Referring to fig. 1 to 4, an energy storage power supply 100 according to an embodiment of the utility model includes a housing 10 and a plurality of battery cells 20. The housing 10 is provided with a receiving chamber 11. The inner wall 113 of the receiving chamber 11 is provided with a plurality of first fixtures 1111. The bottom wall of the first fixture 1111 is provided with a first through hole 1112. The plurality of battery cells 20 are in one-to-one correspondence with the plurality of first fixtures 1111. The battery cell 20 includes a body 21, a first pole 22, and a second pole 23. The first pole 22 and the second pole 23 are respectively provided at both ends of the body 21 in the longitudinal direction. One end of the body 21 is received in the first fixture 1111. The first post 22 is inserted through the first through hole 1112.

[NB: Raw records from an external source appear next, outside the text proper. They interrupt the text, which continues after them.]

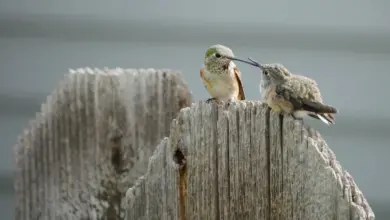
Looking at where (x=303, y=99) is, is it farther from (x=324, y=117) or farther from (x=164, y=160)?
(x=164, y=160)

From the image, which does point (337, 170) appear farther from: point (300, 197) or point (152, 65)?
point (152, 65)

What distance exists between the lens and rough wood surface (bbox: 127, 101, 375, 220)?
226cm

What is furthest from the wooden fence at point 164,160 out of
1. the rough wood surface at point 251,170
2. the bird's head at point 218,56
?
the bird's head at point 218,56

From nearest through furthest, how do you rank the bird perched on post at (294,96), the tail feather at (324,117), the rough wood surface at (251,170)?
the rough wood surface at (251,170)
the bird perched on post at (294,96)
the tail feather at (324,117)

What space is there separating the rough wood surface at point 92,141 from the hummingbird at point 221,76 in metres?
0.54

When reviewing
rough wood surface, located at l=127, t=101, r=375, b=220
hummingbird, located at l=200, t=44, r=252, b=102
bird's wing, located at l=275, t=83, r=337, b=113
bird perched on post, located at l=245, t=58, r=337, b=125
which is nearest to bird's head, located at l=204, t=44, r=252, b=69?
hummingbird, located at l=200, t=44, r=252, b=102

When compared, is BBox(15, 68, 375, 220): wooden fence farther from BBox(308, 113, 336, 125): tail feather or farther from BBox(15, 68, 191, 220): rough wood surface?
BBox(308, 113, 336, 125): tail feather

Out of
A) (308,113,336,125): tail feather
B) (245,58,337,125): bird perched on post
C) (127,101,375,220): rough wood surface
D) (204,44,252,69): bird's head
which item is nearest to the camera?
(127,101,375,220): rough wood surface

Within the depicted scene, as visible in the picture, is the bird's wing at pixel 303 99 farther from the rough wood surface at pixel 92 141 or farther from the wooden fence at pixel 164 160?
the rough wood surface at pixel 92 141

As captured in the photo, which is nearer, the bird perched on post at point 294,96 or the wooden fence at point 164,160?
the wooden fence at point 164,160

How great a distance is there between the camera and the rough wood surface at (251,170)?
2256 millimetres

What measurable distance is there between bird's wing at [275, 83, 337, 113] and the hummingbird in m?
0.65

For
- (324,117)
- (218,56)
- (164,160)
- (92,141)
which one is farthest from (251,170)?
(218,56)

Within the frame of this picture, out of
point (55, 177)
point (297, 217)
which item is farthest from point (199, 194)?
point (55, 177)
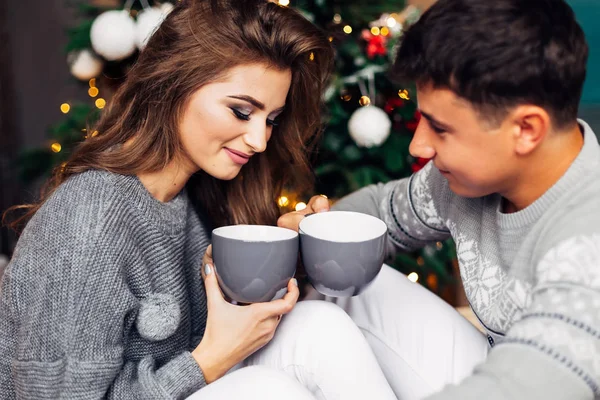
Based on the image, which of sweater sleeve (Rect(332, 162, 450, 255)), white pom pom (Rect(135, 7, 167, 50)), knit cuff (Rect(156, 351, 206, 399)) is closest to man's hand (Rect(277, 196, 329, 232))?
sweater sleeve (Rect(332, 162, 450, 255))

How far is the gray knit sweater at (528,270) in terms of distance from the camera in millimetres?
682

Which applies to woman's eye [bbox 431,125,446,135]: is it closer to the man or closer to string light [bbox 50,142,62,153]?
the man

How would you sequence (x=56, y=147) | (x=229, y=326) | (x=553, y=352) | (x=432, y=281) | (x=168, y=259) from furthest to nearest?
(x=432, y=281) < (x=56, y=147) < (x=168, y=259) < (x=229, y=326) < (x=553, y=352)

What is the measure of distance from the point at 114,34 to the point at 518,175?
1206mm

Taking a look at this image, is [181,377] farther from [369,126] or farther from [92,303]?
[369,126]

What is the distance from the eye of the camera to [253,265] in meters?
0.92

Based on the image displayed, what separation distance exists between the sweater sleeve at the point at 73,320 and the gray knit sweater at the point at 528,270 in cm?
49

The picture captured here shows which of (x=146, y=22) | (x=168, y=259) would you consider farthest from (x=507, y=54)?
(x=146, y=22)

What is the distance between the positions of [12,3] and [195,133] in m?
2.16

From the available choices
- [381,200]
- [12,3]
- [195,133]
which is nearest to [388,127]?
[381,200]

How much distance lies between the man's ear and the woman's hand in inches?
16.3

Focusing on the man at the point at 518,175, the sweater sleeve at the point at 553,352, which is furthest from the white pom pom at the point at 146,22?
the sweater sleeve at the point at 553,352

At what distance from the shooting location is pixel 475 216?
3.49 ft

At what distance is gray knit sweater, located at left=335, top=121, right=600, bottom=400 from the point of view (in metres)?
0.68
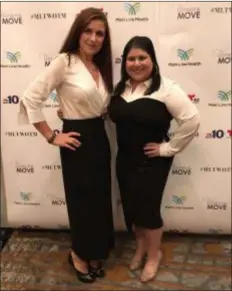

In the above-mentioned energy storage power supply 100, through setting up first mounting 1111 on the inner wall 113 that holds chamber 11, the one end holding of electric core 20 body 21 is in first mounting 1111 to electric core 20 can directly install on first mounting 1111, need not to assemble into the battery module earlier and load into casing 10 again, reduces the equipment process, reduce cost, can also reduce because of assembling the required part of battery module moreover, and then can promote the space utilization low and the reduction product size of product.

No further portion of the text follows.